> _Ações a realizar_:
a. Transforme em uma lista de tópicos o parágrafo da seleção que começa com "Na tutela, entre outras coisas", preservando seus fatos principais.
b. Resuma em duas frases a seleção sobre a jornalista Claudia Julieta Duque.
c. Dê continuidade à seleção sobre a jornalista Claudia Julieta Duque a partir do ponto em que ela termina.

> _Seleção_:
Pouco mais de um mês depois de ter devolvido o esquema de proteção que lhe foi concedido pela Unidade Nacional de Proteção (UNP) da Colômbia após denunciar irregularidades no mesmo, a jornalista Claudia Julieta Duque já sofreu “dois incidentes de segurança delicados”.

Uma situação que gera mais preocupação depois que a juíza Yanet Martínez negou-lhe em 7 de março uma tutela (mecanismo legal na Colômbia que visa proteger direitos fundamentais) contra o UNP por violação de direitos de privacidade, habeas data, liberdade jornalística e segurança pessoal.

Claudia Julieta Duque (Twitter)

Claudia Julieta Duque. (Twitter).

Na tutela, entre outras coisas, Duque pediu que a UNP seja condenada a restabelecer o esquema de proteção sem o GPS instalado no veículo que o integra. Em suas considerações, a juíza destacou que não é de sua competência decidir sobre quais mecanismos de proteção são adequados – referindo-se ao Comitê encarregado de avaliar a situação de segurança das pessoas ameaçadas – e destacou que a UNP tem estado à disposição para oferecer proteção à jornalista, conforme decisão a que a LatAm Journalism Review (LJR) teve acesso.

> _Registros extraídos_:
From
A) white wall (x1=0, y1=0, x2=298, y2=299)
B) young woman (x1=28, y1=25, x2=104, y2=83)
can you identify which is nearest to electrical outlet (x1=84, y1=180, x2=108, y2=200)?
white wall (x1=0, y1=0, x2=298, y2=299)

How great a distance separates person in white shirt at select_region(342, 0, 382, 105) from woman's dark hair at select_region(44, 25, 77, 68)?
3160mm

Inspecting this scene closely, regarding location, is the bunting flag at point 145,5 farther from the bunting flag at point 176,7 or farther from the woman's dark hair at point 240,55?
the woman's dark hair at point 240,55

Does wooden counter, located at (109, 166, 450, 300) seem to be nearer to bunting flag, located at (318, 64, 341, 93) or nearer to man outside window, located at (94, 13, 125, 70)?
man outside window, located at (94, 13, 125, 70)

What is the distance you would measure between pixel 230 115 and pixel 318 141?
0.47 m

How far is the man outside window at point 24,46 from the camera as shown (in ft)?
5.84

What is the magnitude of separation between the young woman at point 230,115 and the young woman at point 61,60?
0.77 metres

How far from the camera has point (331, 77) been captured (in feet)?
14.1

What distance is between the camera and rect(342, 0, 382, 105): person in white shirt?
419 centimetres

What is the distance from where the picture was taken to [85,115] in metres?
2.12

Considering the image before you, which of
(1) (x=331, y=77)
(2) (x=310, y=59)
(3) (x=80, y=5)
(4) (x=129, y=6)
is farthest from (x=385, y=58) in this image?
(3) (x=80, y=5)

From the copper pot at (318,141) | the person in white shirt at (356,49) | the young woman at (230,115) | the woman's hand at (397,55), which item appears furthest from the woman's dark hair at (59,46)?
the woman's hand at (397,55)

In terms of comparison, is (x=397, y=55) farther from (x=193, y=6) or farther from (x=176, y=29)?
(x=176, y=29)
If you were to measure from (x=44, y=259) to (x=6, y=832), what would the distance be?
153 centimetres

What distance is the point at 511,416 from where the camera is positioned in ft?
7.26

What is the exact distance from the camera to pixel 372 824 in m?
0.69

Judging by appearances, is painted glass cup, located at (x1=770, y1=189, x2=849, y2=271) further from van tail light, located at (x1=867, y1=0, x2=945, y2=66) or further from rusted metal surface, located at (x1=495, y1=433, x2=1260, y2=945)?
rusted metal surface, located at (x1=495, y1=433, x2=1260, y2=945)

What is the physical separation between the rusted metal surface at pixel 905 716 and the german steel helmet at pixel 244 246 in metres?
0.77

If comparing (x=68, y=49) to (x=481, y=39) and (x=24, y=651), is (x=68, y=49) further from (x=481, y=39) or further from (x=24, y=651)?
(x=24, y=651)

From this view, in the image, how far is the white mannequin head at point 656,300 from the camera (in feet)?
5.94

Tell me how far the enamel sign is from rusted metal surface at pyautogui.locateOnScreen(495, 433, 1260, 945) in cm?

> _Respostas por tarefa_:
a.
- Na tutela, Duque pediu, entre outras coisas, que a UNP fosse condenada a restabelecer o esquema de proteção sem o GPS instalado no veículo que o integra.
- A juíza afirmou que não é de sua competência decidir quais mecanismos de proteção são adequados, referindo-se ao Comitê encarregado de avaliar a segurança das pessoas ameaçadas.
- A juíza destacou ainda que a UNP tem estado à disposição para oferecer proteção à jornalista.
- A LatAm Journalism Review (LJR) teve acesso à decisão.

b. Pouco mais de um mês depois de devolver o esquema de proteção concedido pela Unidade Nacional de Proteção (UNP) da Colômbia, após denunciar irregularidades nele, a jornalista Claudia Julieta Duque já sofreu dois incidentes de segurança delicados. A preocupação aumenta porque, em 7 de março, a juíza Yanet Martínez negou a tutela que ela apresentou contra a UNP, alegando que não lhe compete decidir quais mecanismos de proteção são adequados e que a UNP tem estado à disposição para protegê-la.

c.
Para Duque, os argumentos apresentados pela juíza não levam em conta sua situação particular de segurança, como o fato de que, como resultado do acordo entre o Estado e a jornalista no contexto das medidas cautelares concedidas pela Comissão Interamericana de Direitos Humanos (CIDH), a avaliação de segurança de Duque é feita pelo Alto Comissariado para os Direitos Humanos e não pela UNP.

“A UNP e a juíza atribuem a responsabilidade de proteção a mim. ‘É culpa dela ter entregado o esquema. Então as medidas estão sendo seguidas.’ É ridículo. Isso é muito grave”, disse Duque em entrevista à LJR. "Esta é uma carta branca para qualquer coisa acontecer comigo e a UNP lavar as mãos dizendo 'olha, mas foi ela ela renunciou'. E esta não é uma renúncia voluntária, é uma renúncia forçada diante de uma situação muito grave”.

A renúncia de Duque a seu esquema de segurança — que ocorreu em 8 de fevereiro — ocorreu depois que ela e a Fundação para a Liberdade de Imprensa (FLIP) denunciaram a coleta massiva de dados sensíveis da jornalista que não só a colocavam em risco, mas também seus familiares e fontes jornalísticas, de acordo com a denúncia na época.

Em outubro de 2021, a FLIP alertou que a UNP havia coletado mais de 25 mil registros de Duque entre fevereiro e agosto de 2021 por meio do GPS instalado no veículo que fazia parte do esquema de proteção.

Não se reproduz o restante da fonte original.